The 4 Cardinal Sins Of Bad Kitchens, According To The Expert

There are two things that drive me absolutely crazy about my kitchen. Hence, I basically have to crawl into the corner cabinet to fish my slow cooker from its depths. And one of my utensil drawers does not open unless I open the oven first.

(Source: Housebeautiful)

These are very clear indicators of poor kitchen design. And, as we get ready to renovate our old kitchen, you better believe I’m keeping notes. To avoid making the same mistakes the previous owner did. Therefore, I asked architects, contractors, interior designers. Also, other industry experts for the biggest kitchen design faux pas you can make.

Not Considering Logistics

(Source: Amara)

It’s easy to lost in the design elements. But careful planning are essential, says New York City-based contractor Michael Hershkowitz, REDOnyc. Mistakes without planning include a lack of drawers for pots and utensils. Also, a lack of outlets where you need them for such things as coffee makers and juice machines. The garbage is another often forgotten item when planning is lacking. Thus, says designer Anne DeCocco. If you don’t account for a garbage can, it ends up exposed or far away from the sink. This not only looks unsightly. But also adds to the mess of food prep and clean-up after meals.

Forgetting The Flow

(Source: Sanctuaryhomedecor)

“A well-functioning kitchen centers around the position of three critical elements: the refrigerator, stove, and sink. It’s critical to get these right.” Says Kayla Hein, creative director of Modern Castle. “In order for your kitchen to flow naturally.

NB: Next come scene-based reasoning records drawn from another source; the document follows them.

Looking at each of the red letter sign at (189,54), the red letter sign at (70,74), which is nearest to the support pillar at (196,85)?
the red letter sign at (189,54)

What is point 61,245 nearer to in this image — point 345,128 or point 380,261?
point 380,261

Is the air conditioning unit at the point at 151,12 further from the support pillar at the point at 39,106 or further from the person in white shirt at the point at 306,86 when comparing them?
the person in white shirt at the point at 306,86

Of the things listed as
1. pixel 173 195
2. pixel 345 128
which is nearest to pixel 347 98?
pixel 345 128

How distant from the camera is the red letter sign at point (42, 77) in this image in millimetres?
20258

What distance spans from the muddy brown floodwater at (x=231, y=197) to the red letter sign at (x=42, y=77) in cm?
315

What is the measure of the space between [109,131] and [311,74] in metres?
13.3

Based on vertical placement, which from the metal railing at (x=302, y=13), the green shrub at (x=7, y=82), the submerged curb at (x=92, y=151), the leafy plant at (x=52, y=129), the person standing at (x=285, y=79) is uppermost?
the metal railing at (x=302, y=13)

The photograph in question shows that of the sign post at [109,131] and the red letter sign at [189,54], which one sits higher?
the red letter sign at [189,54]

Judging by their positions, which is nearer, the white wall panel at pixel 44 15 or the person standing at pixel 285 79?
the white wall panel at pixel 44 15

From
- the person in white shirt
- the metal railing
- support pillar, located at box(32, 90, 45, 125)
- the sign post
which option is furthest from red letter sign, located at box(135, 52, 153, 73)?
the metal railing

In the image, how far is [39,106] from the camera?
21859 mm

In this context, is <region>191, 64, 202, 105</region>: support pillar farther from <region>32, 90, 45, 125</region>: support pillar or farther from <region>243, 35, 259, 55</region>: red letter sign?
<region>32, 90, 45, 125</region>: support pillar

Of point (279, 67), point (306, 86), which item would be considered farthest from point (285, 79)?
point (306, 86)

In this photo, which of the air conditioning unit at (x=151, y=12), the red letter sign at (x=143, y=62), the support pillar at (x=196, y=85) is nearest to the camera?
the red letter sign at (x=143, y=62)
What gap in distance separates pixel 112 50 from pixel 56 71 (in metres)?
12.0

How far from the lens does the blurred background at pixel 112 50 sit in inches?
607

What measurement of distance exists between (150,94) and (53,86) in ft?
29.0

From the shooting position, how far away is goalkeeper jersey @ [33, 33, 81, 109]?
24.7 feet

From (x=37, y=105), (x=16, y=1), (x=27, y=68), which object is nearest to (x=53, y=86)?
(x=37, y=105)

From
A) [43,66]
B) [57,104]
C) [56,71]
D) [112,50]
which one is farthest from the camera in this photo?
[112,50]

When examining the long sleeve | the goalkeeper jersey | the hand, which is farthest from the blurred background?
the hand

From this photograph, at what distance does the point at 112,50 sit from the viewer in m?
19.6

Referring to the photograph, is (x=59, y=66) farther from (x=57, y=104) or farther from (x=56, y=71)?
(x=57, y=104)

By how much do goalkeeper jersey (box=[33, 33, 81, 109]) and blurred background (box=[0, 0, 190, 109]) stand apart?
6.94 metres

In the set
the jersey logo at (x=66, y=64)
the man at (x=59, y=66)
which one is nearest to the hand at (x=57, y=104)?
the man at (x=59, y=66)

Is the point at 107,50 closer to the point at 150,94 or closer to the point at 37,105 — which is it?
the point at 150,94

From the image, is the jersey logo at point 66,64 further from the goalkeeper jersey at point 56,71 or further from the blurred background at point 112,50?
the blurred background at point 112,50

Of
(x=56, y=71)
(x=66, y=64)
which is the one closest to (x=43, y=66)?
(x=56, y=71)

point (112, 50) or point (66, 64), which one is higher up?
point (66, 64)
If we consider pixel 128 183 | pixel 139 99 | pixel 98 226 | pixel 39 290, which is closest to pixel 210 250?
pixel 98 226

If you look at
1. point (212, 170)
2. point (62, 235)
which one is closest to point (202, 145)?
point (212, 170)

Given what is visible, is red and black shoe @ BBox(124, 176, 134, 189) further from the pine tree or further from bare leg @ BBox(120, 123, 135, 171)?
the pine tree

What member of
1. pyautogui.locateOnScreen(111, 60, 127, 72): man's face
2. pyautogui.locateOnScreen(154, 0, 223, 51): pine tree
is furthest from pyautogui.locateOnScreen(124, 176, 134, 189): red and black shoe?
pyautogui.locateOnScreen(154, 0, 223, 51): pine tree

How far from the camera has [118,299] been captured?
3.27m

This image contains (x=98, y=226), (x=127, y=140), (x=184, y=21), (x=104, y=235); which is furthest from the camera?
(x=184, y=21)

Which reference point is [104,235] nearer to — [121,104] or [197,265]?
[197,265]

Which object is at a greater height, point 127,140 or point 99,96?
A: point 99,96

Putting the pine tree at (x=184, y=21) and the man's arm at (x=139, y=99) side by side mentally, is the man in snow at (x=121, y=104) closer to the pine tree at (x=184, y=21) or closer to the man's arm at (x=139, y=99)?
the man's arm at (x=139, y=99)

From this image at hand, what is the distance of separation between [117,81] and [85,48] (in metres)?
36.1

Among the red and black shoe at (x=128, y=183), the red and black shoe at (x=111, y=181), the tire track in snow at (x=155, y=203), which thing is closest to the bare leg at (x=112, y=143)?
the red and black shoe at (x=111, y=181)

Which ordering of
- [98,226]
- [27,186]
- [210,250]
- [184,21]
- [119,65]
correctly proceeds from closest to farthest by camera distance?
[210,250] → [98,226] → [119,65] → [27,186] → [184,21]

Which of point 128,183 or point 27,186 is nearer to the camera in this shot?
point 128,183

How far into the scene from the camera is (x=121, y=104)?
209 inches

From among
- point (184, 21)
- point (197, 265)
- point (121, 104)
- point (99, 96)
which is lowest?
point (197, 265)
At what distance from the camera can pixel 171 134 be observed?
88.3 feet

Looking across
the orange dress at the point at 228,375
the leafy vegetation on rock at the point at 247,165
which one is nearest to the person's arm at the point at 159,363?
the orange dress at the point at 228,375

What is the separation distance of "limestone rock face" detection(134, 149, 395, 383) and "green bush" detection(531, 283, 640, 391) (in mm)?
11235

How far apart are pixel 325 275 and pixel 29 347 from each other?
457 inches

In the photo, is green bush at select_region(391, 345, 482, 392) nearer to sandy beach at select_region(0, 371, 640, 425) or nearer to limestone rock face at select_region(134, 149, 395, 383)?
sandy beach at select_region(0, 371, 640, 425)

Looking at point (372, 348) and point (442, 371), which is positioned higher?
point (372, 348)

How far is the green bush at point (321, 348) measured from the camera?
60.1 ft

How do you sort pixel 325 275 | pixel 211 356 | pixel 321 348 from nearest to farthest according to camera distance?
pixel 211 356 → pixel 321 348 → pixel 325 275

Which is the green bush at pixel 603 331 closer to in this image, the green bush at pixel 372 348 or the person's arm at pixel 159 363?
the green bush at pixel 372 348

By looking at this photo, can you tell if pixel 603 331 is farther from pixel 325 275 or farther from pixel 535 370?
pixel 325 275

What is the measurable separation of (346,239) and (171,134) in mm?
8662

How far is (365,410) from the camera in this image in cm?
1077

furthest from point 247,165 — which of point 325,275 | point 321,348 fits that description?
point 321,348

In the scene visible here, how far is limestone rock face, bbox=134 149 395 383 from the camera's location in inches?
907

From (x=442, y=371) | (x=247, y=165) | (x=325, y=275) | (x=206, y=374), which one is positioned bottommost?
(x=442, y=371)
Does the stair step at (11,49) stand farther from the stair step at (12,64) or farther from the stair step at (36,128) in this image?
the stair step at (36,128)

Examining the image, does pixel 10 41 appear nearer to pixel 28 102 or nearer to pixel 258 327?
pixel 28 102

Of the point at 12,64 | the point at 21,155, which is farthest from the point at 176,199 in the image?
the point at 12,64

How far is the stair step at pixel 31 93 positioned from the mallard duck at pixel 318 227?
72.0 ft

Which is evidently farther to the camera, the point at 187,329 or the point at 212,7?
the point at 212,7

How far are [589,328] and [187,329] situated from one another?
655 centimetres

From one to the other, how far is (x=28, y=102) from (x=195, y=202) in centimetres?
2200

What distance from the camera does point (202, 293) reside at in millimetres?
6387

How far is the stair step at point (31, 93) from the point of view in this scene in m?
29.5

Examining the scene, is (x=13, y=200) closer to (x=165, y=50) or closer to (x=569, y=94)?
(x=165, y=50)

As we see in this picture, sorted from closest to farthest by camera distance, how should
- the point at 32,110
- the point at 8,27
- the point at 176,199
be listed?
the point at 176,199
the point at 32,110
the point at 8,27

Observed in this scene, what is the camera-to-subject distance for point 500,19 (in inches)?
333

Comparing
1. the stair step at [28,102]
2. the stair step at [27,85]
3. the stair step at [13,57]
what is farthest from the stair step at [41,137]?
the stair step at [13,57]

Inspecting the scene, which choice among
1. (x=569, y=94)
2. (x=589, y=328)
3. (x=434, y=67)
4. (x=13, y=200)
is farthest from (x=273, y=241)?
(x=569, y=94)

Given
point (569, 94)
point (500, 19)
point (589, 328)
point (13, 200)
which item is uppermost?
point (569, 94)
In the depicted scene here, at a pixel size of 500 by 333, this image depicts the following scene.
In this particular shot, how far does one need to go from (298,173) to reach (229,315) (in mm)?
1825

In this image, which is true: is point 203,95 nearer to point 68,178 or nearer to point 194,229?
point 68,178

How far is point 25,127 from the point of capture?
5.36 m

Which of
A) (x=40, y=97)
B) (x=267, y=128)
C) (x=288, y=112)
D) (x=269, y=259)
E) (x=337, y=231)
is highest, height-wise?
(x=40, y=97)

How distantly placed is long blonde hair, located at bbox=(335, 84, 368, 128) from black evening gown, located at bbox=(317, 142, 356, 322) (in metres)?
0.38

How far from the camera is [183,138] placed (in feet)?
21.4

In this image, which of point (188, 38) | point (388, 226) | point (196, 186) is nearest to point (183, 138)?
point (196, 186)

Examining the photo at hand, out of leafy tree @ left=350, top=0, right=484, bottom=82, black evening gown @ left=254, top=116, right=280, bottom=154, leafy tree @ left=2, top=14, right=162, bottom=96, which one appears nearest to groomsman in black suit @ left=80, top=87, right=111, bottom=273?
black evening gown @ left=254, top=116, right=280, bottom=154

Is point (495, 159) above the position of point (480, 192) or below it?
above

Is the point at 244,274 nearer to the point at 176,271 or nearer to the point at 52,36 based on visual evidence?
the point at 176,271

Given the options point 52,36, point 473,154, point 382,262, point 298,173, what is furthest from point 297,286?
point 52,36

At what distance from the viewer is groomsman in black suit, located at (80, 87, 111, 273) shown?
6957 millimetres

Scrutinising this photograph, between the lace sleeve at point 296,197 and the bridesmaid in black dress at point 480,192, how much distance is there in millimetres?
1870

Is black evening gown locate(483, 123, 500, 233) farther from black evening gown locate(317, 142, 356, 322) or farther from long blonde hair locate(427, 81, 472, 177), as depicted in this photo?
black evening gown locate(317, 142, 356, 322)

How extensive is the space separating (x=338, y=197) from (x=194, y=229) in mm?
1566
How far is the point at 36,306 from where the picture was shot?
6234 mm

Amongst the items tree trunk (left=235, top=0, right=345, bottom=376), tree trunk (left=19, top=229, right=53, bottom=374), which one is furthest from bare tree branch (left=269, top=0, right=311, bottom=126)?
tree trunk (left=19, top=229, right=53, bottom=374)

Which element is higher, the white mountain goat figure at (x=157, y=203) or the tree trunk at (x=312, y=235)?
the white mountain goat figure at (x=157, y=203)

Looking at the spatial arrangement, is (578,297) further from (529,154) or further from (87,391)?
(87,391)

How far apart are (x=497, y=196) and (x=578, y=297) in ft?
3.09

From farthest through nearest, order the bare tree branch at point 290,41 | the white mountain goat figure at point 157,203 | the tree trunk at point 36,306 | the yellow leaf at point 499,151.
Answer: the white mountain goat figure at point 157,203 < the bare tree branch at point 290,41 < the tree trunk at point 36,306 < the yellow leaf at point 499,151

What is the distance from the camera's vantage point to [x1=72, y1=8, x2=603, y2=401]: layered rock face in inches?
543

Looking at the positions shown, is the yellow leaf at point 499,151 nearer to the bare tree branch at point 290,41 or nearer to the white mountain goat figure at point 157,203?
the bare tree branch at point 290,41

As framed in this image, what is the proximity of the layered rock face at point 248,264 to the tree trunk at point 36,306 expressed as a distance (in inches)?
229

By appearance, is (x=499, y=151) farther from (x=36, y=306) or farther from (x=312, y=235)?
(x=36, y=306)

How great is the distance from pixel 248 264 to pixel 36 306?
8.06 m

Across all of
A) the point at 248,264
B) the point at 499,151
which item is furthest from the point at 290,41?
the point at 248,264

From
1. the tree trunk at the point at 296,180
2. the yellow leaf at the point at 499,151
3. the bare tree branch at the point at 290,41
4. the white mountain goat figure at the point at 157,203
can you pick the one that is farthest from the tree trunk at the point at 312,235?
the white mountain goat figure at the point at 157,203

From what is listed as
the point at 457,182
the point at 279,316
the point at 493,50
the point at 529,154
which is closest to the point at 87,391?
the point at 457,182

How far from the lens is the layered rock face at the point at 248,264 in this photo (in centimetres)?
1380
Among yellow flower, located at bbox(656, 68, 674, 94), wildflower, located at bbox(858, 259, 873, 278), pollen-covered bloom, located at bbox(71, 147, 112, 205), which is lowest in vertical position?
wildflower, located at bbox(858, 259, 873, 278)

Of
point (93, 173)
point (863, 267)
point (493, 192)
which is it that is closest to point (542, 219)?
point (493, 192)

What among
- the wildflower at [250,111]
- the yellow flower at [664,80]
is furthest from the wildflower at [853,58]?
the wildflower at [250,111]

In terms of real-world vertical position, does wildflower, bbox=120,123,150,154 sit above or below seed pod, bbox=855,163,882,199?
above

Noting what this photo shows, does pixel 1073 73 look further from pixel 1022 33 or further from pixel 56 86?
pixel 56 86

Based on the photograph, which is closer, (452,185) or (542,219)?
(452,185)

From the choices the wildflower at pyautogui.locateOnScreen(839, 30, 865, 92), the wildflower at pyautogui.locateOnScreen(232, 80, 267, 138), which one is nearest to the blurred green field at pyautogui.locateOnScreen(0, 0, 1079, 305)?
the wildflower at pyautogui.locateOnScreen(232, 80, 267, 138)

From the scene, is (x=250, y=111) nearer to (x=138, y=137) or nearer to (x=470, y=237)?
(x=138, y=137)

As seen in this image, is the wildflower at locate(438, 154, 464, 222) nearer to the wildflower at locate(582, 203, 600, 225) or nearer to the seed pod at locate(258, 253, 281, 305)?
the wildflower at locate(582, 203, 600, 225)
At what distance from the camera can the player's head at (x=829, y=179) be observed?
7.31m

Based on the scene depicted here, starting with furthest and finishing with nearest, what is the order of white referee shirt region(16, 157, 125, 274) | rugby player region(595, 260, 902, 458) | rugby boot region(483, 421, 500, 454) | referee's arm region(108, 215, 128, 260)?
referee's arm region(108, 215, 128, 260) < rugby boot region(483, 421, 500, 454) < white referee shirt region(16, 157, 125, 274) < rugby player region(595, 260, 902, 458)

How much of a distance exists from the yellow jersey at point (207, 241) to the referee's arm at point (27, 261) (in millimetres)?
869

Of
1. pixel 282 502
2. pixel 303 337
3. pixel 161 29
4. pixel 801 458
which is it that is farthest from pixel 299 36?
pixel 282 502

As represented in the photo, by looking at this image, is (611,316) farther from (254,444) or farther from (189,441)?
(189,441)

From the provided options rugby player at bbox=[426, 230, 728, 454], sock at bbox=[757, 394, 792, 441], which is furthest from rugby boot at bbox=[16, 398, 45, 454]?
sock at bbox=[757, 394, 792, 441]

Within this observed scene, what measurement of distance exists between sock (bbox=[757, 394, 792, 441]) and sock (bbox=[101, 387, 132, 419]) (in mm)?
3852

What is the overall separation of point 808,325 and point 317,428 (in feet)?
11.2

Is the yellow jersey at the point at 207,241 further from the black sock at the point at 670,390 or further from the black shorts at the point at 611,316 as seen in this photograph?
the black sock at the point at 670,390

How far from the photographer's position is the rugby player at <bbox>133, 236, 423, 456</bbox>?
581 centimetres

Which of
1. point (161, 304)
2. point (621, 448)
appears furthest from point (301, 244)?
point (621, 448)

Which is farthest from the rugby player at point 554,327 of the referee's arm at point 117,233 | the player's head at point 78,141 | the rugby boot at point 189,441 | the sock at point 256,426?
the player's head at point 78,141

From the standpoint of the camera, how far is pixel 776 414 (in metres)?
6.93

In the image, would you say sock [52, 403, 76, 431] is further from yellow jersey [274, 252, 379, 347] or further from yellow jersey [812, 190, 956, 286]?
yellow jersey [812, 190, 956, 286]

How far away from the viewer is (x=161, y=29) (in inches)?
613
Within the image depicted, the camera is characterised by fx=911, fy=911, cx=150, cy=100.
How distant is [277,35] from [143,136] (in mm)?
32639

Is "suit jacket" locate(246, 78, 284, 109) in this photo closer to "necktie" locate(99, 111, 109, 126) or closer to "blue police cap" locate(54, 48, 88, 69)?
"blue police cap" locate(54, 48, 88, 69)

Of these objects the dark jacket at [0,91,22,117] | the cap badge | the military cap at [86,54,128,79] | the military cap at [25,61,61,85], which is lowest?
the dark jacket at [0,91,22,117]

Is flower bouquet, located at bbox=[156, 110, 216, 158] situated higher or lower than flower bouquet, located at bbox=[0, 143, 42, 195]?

Thus, if you draw a triangle on the floor between these items. Also, no leg of the triangle should be less than four feet away or more than nine feet away.”

Skimping On Counter Space

(Source: Cliqstudios)

A kitchen without adequate counter space presents daily challenges. Where are you going to put your dirty dishes or dry your clean ones? Where are you going to set the bowl of pancake batter while you’re making breakfast? “You should leave at least 24 inches on either side of your stovetop and sink,” says designer Rebecca Rowland.

Not Updating The Lighting

(Source: Opus1classical)

Lighting is an important part of any kitchen design, but it’s an easy area to overlook, says Hein. “Adding additional lighting can help a kitchen to feel bigger and easier to work in. If you have dated fixtures or a yellow hue to your kitchen, consider making a change. Home improvement stores sell easy conversion kits that allow you to easily convert existing lighting to recessed can lighting or drop pendants, like over an island or bar.”